One of the biggest pieces now moving forward is the Buy Canada initiative. The government brought it in ahead of the budget as a response to the trade fight with the United States, and now Budget 2025 puts real money and direction behind it. The idea is straightforward. If the trading environment is getting tougher and less predictable, then Canada should use federal procurement to support firms headquartered here and build more of our own supply chain strength.

As this rolls out, one core issue sits at the centre of everything: how Ottawa defines a Canadian company. That definition is not set yet, and it will determine who actually benefits from this initiative. 

Budget 2025 commits almost $186 million to implement the Buy Canada policy across government and Crown corporations. It also puts close to $80 million into a new Small and Medium Business Procurement Program designed to make it easier for Canadian companies to access federal opportunities. The policy will reach into major infrastructure spending, defence procurement through the new Defence Investment Agency, housing construction, and community infrastructure programs.

These are big programs with a lot of money attached to them. The shift is clear. Ottawa is moving from a system that treats foreign and domestic suppliers more or less the same to a model that prioritizes Canadian suppliers and, when needed, firms from countries that give Canada similar access. The government is also planning local content requirements so that even when foreign companies win contracts, a portion of the work benefits Canadian workers and suppliers.

But none of this works without a consistent definition of what a Canadian company is. Right now, we do not have one. Provinces use different rules, and some of those rules create more confusion than clarity.

Ontario’s new procurement restriction policy is a good example. It treats a business as Ontario based if it has at least 250 full time employees in Canada. Headquarters are not part of the test. A foreign controlled firm with enough payroll qualifies, while a Canadian headquartered firm with fewer employees does not. That may be simple, but it does not reflect how modern companies create value or where money actually goes.

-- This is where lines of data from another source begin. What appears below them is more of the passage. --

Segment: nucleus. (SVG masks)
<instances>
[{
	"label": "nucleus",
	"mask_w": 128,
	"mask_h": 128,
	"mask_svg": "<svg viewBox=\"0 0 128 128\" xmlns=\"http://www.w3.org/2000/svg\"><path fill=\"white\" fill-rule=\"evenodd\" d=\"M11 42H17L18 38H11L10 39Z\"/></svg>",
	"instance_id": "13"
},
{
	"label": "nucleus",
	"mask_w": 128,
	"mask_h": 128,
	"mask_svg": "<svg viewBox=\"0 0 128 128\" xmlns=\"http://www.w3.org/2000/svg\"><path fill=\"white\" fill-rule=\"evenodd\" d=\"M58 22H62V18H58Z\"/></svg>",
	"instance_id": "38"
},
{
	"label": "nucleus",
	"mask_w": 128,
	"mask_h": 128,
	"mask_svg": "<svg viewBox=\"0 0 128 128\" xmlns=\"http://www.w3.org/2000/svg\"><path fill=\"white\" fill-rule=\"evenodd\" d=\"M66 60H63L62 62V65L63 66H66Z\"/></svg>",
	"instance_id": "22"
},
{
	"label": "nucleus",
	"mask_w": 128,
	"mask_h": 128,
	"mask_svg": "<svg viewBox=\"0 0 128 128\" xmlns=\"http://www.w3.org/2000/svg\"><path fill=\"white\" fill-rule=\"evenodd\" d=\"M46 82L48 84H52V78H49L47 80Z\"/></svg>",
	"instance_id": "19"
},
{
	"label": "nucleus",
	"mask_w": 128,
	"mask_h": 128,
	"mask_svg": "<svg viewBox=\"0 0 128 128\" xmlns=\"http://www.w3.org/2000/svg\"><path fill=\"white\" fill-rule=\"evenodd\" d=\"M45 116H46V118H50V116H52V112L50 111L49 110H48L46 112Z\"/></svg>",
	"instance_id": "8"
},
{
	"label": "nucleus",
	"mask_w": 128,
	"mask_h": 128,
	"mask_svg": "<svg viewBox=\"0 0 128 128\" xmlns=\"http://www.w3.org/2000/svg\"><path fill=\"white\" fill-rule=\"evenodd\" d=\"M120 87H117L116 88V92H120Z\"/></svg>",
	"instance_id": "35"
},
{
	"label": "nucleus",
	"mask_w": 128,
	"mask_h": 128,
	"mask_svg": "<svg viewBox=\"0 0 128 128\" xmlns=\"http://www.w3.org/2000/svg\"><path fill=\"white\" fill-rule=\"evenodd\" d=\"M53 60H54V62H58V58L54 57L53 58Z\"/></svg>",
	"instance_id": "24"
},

Industry groups keep pointing out why this matters. Jobs are important, but they are not the only marker of domestic economic benefit. A firm that is headquartered abroad can close a facility, shift production, or consolidate operations with little notice. Canada has already seen this play out. Stellantis received major public funding tied to EV production and later downsized operations and moved technology development outside the country. Public dollars went toward work that no longer lives here.

That is the kind of scenario the Buy Canada policy is supposed to prevent. If the goal is industrial resilience and domestic capacity, then ownership, headquarters, and control of intellectual property need to be part of the criteria.

This question also extends into CUSMA renegotiations. Canada wants American recognition of Canadian firms in procurement and investment rules. To make that argument, the federal government needs a clear definition of what a Canadian firm actually is.

For now, the budget’s passage means the Buy Canada policy will move ahead as committees begin detailed study. The next phase is where the definition question becomes unavoidable. The success of the policy, and how much of it delivers real domestic economic value, depends on how the government answers it.